As constraints lift, however, development can focus on providing more and better functionality—but, when that functionality is backported to older devices, it will inevitably suffer from slower performance, because of those hardware constraints. The alternative, of course, is to not allow the software to run on older devices at all—at which point, I’m sure we’d be reading reams of articles on how Apple is trying to force users to upgrade by preventing them from running up-to-date software. (A charge that has been leveled at Android device makers surprisingly infrequently, given the difficulty of updating many of those handsets.)
To make matters even more confusing, some functionality is unaffected by improvements in the speed of the underlying hardware. For example, the screen refreshes at a maximum 60 frames per second, regardless of how fast a device is. When comparing an old iPhone with a new one, then, the human brain has to contend with the apparent contrast between the fact that animations are often very smooth on both models, while operations that tax the CPU will take noticeably longer on the older one.

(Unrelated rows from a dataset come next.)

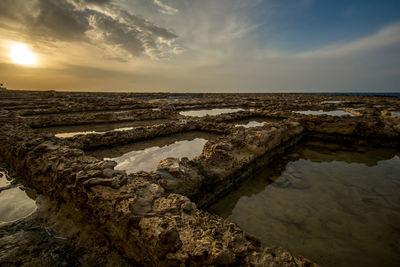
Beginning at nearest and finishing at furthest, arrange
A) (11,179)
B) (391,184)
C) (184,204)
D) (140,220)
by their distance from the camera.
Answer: (140,220), (184,204), (11,179), (391,184)

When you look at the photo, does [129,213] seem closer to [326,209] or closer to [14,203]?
[14,203]

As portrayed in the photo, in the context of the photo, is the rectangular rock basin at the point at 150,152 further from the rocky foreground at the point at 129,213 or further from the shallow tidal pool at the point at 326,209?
the shallow tidal pool at the point at 326,209

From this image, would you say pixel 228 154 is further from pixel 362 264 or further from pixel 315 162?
pixel 315 162

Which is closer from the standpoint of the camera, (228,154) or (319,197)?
(319,197)

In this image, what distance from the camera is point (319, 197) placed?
3.07 m

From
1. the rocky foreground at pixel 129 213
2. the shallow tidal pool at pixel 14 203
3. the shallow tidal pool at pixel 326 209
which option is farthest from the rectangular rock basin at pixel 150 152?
the shallow tidal pool at pixel 326 209

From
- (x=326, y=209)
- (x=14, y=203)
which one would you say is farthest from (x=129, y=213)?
(x=326, y=209)

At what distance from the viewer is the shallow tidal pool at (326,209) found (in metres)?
2.08

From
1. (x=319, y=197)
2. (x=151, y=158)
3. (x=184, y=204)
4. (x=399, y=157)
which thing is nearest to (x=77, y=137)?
(x=151, y=158)

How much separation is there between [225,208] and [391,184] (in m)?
3.34

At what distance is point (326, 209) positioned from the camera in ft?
9.06

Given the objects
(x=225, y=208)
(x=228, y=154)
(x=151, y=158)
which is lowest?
(x=225, y=208)

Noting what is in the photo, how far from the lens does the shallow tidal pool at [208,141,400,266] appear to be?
208 centimetres

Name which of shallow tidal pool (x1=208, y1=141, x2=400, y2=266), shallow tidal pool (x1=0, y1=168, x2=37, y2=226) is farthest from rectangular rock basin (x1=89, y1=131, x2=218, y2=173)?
shallow tidal pool (x1=208, y1=141, x2=400, y2=266)
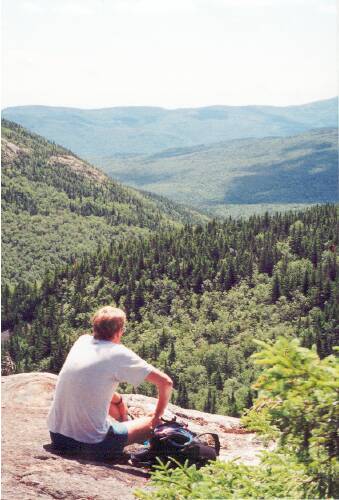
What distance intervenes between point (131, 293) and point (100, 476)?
6876 inches


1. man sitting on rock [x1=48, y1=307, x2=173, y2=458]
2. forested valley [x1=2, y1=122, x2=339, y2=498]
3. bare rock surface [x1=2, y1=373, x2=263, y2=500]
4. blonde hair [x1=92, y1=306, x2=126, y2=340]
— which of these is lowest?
forested valley [x1=2, y1=122, x2=339, y2=498]

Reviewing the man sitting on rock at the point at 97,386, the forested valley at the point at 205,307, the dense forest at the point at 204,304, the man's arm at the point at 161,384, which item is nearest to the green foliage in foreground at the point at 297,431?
the man's arm at the point at 161,384

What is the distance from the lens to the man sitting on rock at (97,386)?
37.7 feet

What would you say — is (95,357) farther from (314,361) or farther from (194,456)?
(314,361)

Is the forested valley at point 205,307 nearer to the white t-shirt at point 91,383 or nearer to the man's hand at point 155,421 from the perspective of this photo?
the man's hand at point 155,421

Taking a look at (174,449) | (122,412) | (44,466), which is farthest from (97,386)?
(122,412)

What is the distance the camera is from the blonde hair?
38.1 feet

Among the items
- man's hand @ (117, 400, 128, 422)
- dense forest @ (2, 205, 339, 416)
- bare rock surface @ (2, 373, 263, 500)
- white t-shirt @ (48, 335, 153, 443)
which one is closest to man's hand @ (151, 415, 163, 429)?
bare rock surface @ (2, 373, 263, 500)

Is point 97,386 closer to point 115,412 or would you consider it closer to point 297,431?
point 115,412

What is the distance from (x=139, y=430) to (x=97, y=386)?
1.86 m

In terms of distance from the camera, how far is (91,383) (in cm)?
1163

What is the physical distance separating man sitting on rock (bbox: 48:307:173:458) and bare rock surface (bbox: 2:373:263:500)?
1.30 feet

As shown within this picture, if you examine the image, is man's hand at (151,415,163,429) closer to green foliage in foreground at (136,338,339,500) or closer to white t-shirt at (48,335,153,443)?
white t-shirt at (48,335,153,443)

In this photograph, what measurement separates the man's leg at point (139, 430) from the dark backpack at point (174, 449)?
0.39 meters
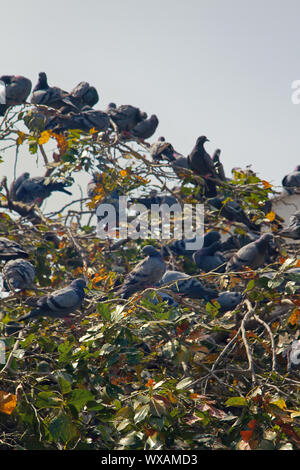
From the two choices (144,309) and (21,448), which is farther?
(144,309)

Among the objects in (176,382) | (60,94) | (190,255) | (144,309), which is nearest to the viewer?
(176,382)

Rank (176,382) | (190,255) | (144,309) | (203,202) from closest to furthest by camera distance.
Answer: (176,382), (144,309), (190,255), (203,202)

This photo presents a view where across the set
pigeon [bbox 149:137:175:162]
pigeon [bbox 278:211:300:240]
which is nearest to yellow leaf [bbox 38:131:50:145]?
pigeon [bbox 149:137:175:162]

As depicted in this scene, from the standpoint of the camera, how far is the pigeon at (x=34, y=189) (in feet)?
20.2

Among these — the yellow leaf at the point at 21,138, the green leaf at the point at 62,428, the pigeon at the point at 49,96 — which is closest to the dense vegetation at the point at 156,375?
the green leaf at the point at 62,428

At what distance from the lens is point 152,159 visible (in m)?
6.57

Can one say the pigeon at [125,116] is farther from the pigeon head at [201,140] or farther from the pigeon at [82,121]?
the pigeon head at [201,140]

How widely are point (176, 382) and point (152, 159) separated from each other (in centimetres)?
393

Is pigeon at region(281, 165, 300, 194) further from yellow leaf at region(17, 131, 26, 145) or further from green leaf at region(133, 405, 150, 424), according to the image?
green leaf at region(133, 405, 150, 424)

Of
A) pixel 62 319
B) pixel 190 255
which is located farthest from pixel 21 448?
pixel 190 255

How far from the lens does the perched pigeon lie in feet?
13.2

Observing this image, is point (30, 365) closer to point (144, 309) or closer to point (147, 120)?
point (144, 309)

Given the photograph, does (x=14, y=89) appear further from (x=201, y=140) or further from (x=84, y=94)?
(x=201, y=140)

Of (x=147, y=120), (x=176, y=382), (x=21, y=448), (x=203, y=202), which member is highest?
(x=147, y=120)
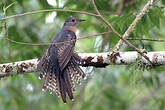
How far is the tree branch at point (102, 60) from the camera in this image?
3807 mm

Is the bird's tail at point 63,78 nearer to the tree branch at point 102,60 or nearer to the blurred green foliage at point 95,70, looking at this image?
the blurred green foliage at point 95,70

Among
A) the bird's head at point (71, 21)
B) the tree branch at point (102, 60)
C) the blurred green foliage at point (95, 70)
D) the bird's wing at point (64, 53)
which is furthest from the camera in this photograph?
the bird's head at point (71, 21)

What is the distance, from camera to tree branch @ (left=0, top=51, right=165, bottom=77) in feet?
12.5

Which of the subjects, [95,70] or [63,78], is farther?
[95,70]

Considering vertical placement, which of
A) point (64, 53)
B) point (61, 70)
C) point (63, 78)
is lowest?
point (63, 78)

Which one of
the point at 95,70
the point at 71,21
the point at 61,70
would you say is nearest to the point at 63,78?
the point at 61,70

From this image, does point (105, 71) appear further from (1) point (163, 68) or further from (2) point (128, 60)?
(2) point (128, 60)

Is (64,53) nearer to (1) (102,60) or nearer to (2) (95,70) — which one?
(2) (95,70)

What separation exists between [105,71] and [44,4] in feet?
7.60

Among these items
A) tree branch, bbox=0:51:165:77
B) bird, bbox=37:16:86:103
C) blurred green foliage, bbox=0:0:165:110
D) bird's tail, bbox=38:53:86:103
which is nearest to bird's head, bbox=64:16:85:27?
blurred green foliage, bbox=0:0:165:110

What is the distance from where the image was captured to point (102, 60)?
13.2 feet

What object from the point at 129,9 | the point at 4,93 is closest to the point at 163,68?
the point at 129,9

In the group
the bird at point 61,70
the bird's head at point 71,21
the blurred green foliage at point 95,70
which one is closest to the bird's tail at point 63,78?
the bird at point 61,70

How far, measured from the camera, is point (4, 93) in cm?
658
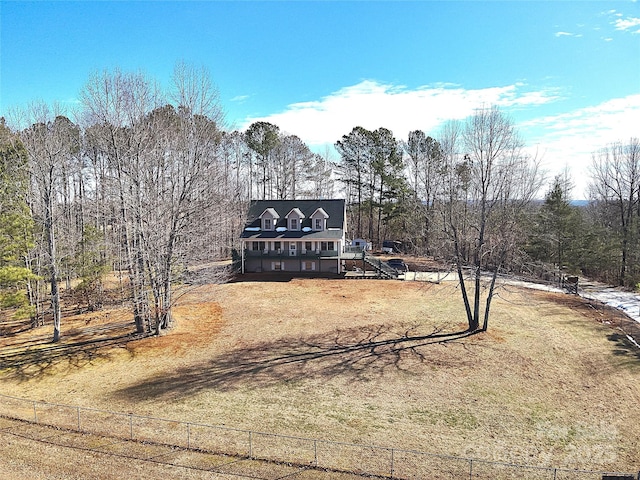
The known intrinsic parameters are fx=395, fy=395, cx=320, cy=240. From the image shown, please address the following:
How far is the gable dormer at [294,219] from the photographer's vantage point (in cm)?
4053

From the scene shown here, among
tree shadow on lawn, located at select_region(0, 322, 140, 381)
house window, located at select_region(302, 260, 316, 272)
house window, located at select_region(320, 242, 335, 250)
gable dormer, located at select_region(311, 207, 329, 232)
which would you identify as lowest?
tree shadow on lawn, located at select_region(0, 322, 140, 381)

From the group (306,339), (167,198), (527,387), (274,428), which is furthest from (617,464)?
(167,198)

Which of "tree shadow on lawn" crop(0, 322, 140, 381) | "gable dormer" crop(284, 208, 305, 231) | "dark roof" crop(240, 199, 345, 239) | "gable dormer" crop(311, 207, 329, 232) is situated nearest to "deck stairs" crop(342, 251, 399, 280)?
"dark roof" crop(240, 199, 345, 239)

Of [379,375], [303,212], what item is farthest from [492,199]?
[303,212]

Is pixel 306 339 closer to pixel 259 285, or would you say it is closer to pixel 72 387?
pixel 72 387

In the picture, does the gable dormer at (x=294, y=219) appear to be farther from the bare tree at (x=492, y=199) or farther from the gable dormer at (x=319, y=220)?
the bare tree at (x=492, y=199)

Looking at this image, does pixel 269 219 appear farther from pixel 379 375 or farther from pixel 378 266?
pixel 379 375

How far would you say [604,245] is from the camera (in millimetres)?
36625

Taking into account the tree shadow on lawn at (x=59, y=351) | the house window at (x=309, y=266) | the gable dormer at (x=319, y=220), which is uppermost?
the gable dormer at (x=319, y=220)

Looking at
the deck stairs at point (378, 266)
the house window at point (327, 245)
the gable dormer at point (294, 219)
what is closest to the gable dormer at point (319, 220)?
the gable dormer at point (294, 219)

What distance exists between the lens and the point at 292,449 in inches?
462

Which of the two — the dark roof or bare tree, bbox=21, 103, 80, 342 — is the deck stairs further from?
bare tree, bbox=21, 103, 80, 342

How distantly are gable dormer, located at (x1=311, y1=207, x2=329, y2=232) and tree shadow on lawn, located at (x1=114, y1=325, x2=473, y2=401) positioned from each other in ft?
63.2

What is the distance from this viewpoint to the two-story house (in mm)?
39031
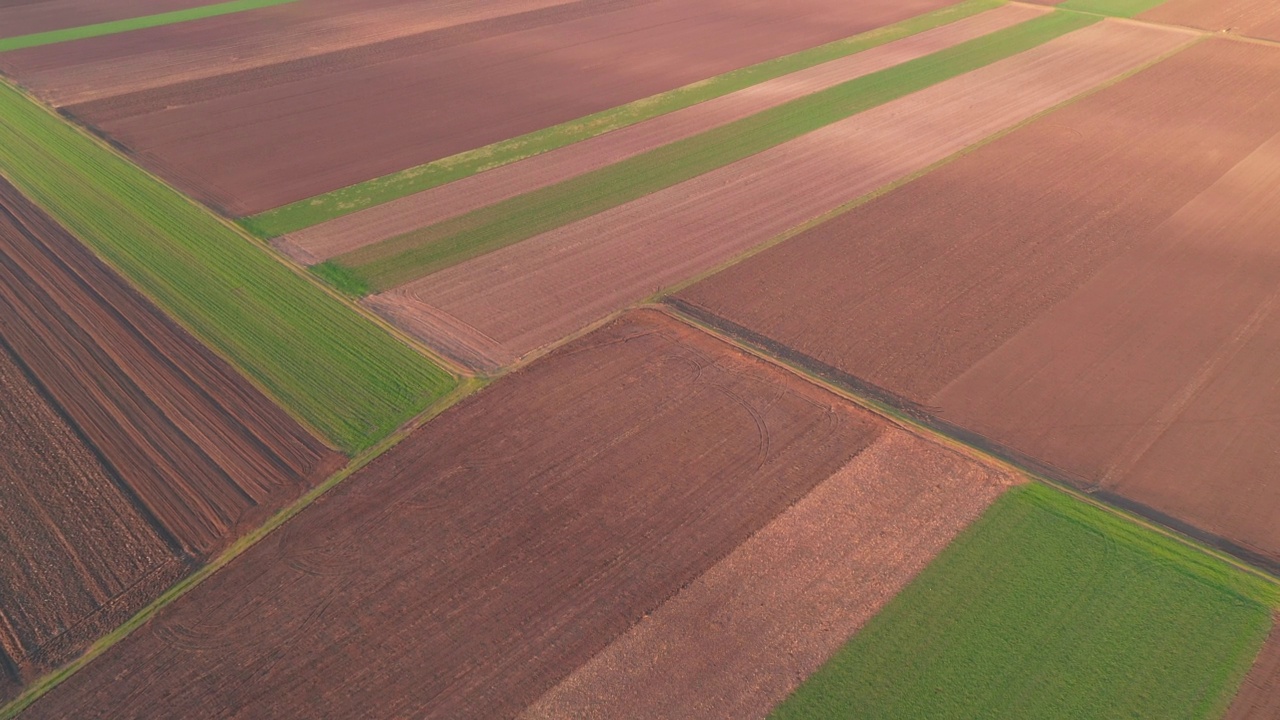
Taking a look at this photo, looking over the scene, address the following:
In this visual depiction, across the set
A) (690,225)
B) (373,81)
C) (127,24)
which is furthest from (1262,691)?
(127,24)

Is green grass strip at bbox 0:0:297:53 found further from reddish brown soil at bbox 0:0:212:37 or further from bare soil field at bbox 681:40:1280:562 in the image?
bare soil field at bbox 681:40:1280:562

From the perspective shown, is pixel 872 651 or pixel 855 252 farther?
pixel 855 252

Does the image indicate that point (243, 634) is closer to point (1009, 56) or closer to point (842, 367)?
point (842, 367)

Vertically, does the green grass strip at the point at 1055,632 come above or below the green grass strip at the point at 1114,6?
below

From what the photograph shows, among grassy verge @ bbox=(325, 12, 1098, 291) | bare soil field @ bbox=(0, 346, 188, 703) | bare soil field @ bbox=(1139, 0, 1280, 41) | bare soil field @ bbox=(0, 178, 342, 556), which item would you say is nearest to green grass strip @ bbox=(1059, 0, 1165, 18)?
bare soil field @ bbox=(1139, 0, 1280, 41)

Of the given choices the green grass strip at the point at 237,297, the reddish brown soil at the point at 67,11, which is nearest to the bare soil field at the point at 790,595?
the green grass strip at the point at 237,297

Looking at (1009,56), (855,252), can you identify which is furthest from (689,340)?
(1009,56)

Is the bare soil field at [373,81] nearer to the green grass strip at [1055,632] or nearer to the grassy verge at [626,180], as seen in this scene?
the grassy verge at [626,180]
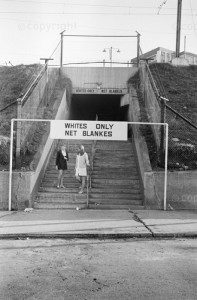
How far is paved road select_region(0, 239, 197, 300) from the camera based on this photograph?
15.3 ft

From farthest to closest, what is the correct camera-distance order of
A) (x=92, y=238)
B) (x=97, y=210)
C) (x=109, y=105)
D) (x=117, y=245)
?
(x=109, y=105)
(x=97, y=210)
(x=92, y=238)
(x=117, y=245)

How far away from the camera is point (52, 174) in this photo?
12.6m

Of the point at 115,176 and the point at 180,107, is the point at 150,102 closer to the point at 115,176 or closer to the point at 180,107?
the point at 180,107

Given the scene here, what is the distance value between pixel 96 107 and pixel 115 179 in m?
9.95

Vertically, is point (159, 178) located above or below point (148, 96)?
below

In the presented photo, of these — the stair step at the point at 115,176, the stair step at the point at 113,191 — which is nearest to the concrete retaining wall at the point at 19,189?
the stair step at the point at 113,191

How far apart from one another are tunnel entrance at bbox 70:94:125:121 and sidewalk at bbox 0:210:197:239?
401 inches

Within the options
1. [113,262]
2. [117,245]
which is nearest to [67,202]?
[117,245]

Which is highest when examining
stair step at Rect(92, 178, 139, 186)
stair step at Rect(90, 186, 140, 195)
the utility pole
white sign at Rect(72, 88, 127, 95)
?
the utility pole

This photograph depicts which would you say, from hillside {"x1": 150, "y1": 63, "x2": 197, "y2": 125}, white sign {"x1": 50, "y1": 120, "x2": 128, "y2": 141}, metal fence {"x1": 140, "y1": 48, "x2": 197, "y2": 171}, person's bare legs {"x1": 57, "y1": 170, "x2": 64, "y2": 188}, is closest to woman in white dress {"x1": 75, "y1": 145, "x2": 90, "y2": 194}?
person's bare legs {"x1": 57, "y1": 170, "x2": 64, "y2": 188}

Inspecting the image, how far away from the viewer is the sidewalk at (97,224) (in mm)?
7820

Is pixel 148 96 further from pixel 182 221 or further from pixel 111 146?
pixel 182 221

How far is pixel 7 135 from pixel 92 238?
254 inches

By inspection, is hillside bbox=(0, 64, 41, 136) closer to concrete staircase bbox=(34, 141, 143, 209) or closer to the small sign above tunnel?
the small sign above tunnel
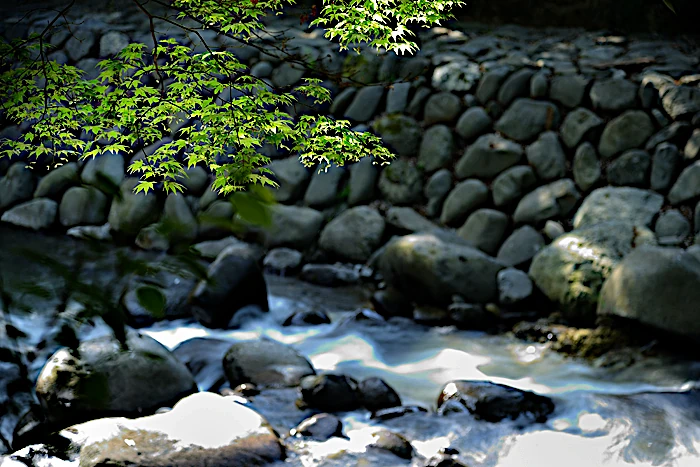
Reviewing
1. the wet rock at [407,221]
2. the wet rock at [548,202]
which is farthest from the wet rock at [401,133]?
the wet rock at [548,202]

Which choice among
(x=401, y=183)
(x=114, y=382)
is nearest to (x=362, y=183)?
→ (x=401, y=183)

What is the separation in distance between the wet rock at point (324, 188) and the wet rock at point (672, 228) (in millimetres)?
3446

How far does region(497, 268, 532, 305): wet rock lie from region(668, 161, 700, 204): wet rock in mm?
1551

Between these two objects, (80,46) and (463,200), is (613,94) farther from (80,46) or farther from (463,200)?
(80,46)

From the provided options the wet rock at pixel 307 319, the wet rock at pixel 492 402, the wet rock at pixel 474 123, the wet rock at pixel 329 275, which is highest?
the wet rock at pixel 474 123

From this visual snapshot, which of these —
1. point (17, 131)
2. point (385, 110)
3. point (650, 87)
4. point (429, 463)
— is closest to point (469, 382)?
point (429, 463)

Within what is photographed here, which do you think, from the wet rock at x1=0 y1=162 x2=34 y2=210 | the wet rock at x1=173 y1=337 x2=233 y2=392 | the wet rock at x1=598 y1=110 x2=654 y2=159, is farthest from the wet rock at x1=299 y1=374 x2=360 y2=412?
the wet rock at x1=0 y1=162 x2=34 y2=210

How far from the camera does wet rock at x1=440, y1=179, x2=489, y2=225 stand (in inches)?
259

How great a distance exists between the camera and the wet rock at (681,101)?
5.79 meters

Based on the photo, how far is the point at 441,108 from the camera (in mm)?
7195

Ultimately, then, the planned obsolescence that pundits like to decry is nothing more than the natural evolution of a product line that is less than a decade old. Apple is no more guilty of creating and managing a product cycle than any other manufacturer, and is likely to continue doing so for some time—at least until the improvements between iterations start to plateau, as they have in the desktop market. But have no fear: The need for continued growth will eventually spur the next big leap in the world of computing, and no doubt we’ll be talking about planned obsolescence for whatever gadget Apple and the rest of the tech industry move to next.